### SOURCE PASSAGE
The Orlando Magic’s season ended up where everyone expected.
With an extremely young roster and after trading away the team’s only All-Star, the Magic were expected to go through some growing pains. Nobody had the team competing for the Playoffs or doing anything more than counting ping pong balls.
The team and management may not go as far as that statement, but they were open all year about how the team was not measuring itself on wins and losses. That is about as clear a statement as anyone can give that the team was focused on development, which is coded language for playing for the lottery.
Everyone knew this was what the season was about. So the team was looking for other measures of progress and other measures to build from.
The Orlando Magic’s growth and development came in stages this year. The team has taken to dividing its season into thirds to mark where the changes came.
Coach Jamahl Mosley talked early in the season about some of the things he wanted to see. This is the famed playing with space, pace and the pass on offense and playing together, toughness and talking on defense. Those terms are all vague enough that the team could come up with whatever measure it wanted to claim success.
Still, Orlando fans could see some of these ideas peaking through throughout the year. And especially as the season progressed to the end (before the team started to tank more blatantly).
Weltman, in his conversation with Mike Bianchi of Open Mike on 96.9 The Game, said much of these things in his first media availability since the season ended. The team showed important growth and they like the base they have to grow from. But there is a lot still to work on. That much is evident. And that includes adding some top-end talent through the draft or otherwise in the coming year.
Weltman is not ready to put a wins total or postseason goal on next year’s team. Even if fans are able to see a path to the Play-In Tournament next year. The front office still seems to be about tempering expectations.
But there was another interesting point Weltman brought up during this interview as the team evaluated its season. As Weltman tells it, the team’s analytics department essentially splits the season in thirds — before Jalen Suggs’ injury, during Suggs’ injury and after Suggs’ injury.
This is not to say that Suggs, who had a somewhat disappointing rookie season, is the most important player on the team. It was just a major moment for the team and easy dividing line to analyze the season.
There is something to this that speaks to both how Suggs improved through the course of the season and how the team improved through the course of the season.
Suggs was injured 22 games into the season as he was starting to get comfortable and pick up things in the league. He fractured a bone in his hand when Joel Embiid slapped down on it during a drive.
Suggs averaged 12.3 points per game and 3.6 assists per game while shooting 33.9-percent from the floor. His defensive prowess was already starting to be on display.
But this was clearly the getting comfortable stage of the season.
As a team, the Magic struggled out of the gate. In those first 22 games, Orlando had a 100.6 offensive rating (27th in the league) and a 111.4 defensive rating (28th in the league). The team played at a pace of 99.1 possessions per 48 minutes (15th in the league).

Dataset entries
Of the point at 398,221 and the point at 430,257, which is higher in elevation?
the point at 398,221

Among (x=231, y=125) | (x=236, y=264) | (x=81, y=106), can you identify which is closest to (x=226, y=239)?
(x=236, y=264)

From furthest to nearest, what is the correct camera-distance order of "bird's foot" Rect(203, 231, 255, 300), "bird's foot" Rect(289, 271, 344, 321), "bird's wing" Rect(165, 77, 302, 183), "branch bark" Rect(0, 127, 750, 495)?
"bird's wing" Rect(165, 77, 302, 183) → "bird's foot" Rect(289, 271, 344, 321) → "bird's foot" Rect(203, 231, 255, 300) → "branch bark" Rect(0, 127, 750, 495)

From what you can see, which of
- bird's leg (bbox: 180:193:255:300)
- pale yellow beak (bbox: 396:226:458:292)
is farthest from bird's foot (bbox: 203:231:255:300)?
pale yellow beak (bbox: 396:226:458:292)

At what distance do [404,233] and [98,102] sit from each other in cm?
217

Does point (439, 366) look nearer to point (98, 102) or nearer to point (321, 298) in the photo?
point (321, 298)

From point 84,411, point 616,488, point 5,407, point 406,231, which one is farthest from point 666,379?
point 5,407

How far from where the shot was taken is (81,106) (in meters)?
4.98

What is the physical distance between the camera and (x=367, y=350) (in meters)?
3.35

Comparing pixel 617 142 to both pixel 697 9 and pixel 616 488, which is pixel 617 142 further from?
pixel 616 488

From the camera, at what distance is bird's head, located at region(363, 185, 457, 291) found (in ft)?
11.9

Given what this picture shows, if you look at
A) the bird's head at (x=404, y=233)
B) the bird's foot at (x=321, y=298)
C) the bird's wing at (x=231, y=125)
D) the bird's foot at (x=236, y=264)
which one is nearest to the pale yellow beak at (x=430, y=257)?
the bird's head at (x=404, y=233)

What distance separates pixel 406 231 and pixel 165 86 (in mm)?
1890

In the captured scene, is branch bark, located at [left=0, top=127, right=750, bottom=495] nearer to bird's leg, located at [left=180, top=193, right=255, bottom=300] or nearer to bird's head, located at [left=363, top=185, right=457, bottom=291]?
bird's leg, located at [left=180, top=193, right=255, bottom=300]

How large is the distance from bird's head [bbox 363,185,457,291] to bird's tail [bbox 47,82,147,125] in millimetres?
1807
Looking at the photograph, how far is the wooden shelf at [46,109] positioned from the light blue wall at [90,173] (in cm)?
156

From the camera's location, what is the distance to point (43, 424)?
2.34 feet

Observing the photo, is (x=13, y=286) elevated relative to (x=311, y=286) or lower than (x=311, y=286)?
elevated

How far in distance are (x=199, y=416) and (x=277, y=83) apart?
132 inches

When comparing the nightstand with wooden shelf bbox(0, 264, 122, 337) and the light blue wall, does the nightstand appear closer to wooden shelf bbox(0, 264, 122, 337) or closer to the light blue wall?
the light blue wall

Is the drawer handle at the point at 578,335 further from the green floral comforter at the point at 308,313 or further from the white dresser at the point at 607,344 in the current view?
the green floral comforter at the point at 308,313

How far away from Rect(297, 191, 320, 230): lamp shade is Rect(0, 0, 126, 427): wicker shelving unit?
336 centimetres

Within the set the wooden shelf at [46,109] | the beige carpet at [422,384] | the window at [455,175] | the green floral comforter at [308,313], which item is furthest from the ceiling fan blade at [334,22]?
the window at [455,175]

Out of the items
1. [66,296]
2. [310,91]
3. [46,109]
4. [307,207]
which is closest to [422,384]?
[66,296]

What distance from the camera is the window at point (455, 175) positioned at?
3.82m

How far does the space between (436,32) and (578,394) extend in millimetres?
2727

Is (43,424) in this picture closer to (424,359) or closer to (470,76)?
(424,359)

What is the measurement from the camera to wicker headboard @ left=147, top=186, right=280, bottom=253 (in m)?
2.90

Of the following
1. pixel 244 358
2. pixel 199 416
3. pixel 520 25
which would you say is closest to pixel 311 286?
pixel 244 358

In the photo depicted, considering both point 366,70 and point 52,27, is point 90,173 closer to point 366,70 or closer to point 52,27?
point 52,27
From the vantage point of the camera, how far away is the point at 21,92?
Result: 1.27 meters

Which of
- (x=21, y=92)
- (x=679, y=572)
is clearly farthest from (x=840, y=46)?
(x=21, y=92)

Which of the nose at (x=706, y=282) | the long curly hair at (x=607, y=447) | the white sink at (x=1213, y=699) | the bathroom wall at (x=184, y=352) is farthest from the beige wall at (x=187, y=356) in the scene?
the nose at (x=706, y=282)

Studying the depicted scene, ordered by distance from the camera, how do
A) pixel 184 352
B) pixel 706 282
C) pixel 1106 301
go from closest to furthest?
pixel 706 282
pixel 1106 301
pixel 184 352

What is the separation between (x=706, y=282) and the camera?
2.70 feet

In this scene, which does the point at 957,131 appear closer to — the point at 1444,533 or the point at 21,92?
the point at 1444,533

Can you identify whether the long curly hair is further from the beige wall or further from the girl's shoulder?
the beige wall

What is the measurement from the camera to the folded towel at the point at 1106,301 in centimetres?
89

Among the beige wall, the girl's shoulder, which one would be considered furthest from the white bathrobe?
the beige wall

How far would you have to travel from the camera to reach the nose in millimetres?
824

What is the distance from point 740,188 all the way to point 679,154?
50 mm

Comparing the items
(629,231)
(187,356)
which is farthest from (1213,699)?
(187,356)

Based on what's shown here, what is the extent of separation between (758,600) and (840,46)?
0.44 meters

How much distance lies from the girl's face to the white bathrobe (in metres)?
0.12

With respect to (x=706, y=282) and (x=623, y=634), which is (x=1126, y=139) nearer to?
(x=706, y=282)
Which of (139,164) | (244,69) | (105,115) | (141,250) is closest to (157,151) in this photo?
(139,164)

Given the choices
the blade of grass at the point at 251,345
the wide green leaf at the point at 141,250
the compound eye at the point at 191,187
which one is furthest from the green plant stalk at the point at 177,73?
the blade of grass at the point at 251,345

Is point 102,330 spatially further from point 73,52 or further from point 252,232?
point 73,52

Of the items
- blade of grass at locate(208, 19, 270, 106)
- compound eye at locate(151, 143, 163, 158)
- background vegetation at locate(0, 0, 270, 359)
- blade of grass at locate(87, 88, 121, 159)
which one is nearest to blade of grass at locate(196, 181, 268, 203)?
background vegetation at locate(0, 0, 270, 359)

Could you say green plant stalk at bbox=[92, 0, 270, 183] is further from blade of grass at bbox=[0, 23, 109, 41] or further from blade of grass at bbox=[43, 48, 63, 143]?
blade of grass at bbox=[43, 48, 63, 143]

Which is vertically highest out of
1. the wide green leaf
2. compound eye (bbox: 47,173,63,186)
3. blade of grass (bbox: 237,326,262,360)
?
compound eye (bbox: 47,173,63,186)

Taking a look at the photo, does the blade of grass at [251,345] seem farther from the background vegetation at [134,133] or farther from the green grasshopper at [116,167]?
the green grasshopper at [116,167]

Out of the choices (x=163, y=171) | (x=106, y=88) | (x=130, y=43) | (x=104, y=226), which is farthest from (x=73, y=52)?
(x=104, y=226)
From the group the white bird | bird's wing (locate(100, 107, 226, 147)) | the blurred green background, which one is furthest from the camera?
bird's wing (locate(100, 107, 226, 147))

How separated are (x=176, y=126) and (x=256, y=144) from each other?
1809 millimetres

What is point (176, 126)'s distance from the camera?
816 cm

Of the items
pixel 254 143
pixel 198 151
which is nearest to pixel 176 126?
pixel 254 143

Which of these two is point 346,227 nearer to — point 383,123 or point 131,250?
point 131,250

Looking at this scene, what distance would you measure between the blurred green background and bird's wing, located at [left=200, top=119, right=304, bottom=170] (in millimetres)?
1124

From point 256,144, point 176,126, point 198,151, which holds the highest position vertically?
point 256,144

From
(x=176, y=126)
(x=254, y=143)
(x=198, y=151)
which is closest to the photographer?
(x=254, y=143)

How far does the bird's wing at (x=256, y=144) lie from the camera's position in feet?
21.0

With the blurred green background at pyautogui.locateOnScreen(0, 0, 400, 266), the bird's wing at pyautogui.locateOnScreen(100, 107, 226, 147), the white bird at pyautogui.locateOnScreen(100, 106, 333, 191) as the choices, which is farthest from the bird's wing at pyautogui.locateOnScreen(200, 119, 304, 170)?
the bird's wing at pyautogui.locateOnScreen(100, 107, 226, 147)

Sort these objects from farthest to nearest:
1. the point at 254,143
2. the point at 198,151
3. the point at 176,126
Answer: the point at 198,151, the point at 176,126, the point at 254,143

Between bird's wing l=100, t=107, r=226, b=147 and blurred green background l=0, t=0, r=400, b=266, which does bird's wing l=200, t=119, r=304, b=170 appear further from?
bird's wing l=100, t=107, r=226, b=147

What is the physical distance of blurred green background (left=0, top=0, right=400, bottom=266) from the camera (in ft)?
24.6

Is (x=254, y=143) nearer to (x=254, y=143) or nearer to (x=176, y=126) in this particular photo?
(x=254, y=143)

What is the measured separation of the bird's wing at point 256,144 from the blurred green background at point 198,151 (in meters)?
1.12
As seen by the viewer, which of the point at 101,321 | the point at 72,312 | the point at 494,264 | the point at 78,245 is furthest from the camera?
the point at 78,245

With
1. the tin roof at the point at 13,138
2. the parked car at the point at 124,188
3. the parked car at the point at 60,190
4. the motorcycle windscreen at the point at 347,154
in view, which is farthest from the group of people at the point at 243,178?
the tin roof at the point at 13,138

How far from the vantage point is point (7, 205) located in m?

### REQUIREMENT A
Which people are named in the Orlando Magic article?
### REQUIREMENT B
Can you continue the Orlando Magic article from its last sentence, carrying its look at the season into the next stage?
The material has no connection to the Orlando Magic article.

### EXERCISE ANSWER A
- Jamahl Mosley
- Weltman
- Mike Bianchi
- Jalen Suggs
- Joel Embiid

### EXERCISE ANSWER B
The team did not seem to have any concept of its identity quite yet.
While Suggs was out for 20 games, the Magic really just treaded water and the defense sank. Orlando had an offensive rating of 105.8 points per 100 possessions (a nice bump up considering how poor the offense was all year, but still 28th in the league during that time) and a defensive rating of 113.6 (23rd in the league, but still hardly encouraging).
More interestingly, the Magic’s pace sank to 97.8 possessions per 48 minutes. They were 19th in the league.
When Suggs returned until the end of the season — the final 40 games of the season — Orlando saw its offense sink a bit again and the team’s defense find its footing.
The Magic had an offensive rating of 104.8 points per 100 possessions (29th in the league) and a defensive rating of 111.7 points per 100 possessions (11th in the league). The team’s pace ballooned to 101.0 possessions per 48 minutes (fourth in the league).
Suggs averaged 11.3 points per game and 5.0 assists per game with a 38.1-percent field goal percentage (17.0-percent 3-point shooting). That showed some improvement even though he played in just 27 of those final 40 games.
The effects of Suggs’ absence are pretty clear. The team plays at a slower pace and their defense struggled. But their offense is better.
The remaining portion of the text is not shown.